Equipoise

Mar 20, 2011 | Healing, Wisdom, Yoga practices | 1 comment

- Equipoise

Baddha konasana


As the numbers of dead and missing in Japan rise each day, I find my thoughts turn to this ill-fated nation, undone so quickly by earthquake, tsunami and radiation leaking into the environment.
What would it be like to wake up into a normal day and by the end of it, your world turned upside down?
It happens every time that someone sits down with a medico and gets a terminal prognosis. It happens when a defendant goes into court and is sentenced to a prison term.
I came across this passage in Muriel Barbery’s  The Elegance of the Hedgehog today:

…beauty consists of its own passing, just as we reach for it.
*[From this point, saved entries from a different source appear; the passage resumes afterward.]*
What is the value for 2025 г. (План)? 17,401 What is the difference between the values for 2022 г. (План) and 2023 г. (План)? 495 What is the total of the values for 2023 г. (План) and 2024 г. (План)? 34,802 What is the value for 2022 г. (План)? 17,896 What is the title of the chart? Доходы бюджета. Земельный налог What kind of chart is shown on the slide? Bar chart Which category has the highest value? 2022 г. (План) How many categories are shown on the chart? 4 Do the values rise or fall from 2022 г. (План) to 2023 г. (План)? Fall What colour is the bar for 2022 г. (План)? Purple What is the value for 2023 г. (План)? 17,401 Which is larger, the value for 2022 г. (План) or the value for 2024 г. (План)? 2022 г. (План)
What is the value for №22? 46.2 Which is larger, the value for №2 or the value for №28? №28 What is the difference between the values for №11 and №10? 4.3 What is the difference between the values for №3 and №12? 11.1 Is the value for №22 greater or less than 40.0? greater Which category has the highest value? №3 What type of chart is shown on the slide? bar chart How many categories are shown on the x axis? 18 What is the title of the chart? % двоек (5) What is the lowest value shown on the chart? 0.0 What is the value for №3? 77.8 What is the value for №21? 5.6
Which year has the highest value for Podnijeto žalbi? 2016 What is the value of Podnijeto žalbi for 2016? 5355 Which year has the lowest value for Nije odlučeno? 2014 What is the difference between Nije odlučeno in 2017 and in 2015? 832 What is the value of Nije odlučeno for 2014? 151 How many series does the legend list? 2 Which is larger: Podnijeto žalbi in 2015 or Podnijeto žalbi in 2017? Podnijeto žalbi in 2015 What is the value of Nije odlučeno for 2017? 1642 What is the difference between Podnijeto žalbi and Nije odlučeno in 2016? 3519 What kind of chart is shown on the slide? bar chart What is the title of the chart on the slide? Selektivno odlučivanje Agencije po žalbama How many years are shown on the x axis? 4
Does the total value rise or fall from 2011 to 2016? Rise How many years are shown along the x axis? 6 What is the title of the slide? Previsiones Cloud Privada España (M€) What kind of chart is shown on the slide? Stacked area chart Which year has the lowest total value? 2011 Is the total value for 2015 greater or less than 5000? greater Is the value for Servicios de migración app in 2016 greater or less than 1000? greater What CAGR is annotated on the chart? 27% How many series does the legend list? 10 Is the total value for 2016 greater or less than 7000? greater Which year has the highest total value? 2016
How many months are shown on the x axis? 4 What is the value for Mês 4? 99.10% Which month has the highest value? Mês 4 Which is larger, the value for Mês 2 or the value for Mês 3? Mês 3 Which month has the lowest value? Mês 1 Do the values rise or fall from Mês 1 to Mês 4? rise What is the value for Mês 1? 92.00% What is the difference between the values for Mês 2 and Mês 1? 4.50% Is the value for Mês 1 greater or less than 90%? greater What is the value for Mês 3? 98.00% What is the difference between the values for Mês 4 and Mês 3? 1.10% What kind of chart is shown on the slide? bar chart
It’s the ephemeral configuration of things in the moment, when you can see both their beauty and their death.
…does this mean that this is how we must live our lives? Constantly poised between beauty and death, between movement and its disappearance?
Maybe that’s what being alive is all about: so we can track down those moments that are dying.

Is there anything in yoga practice that will cultivate the equipoise between beauty and death? Perhaps just the awareness of one breath dissolving into the other. Inhale into exhale into inhale into exhale. The breath turning like a ferris wheel, where one breath slides into the other with the Self as a witness.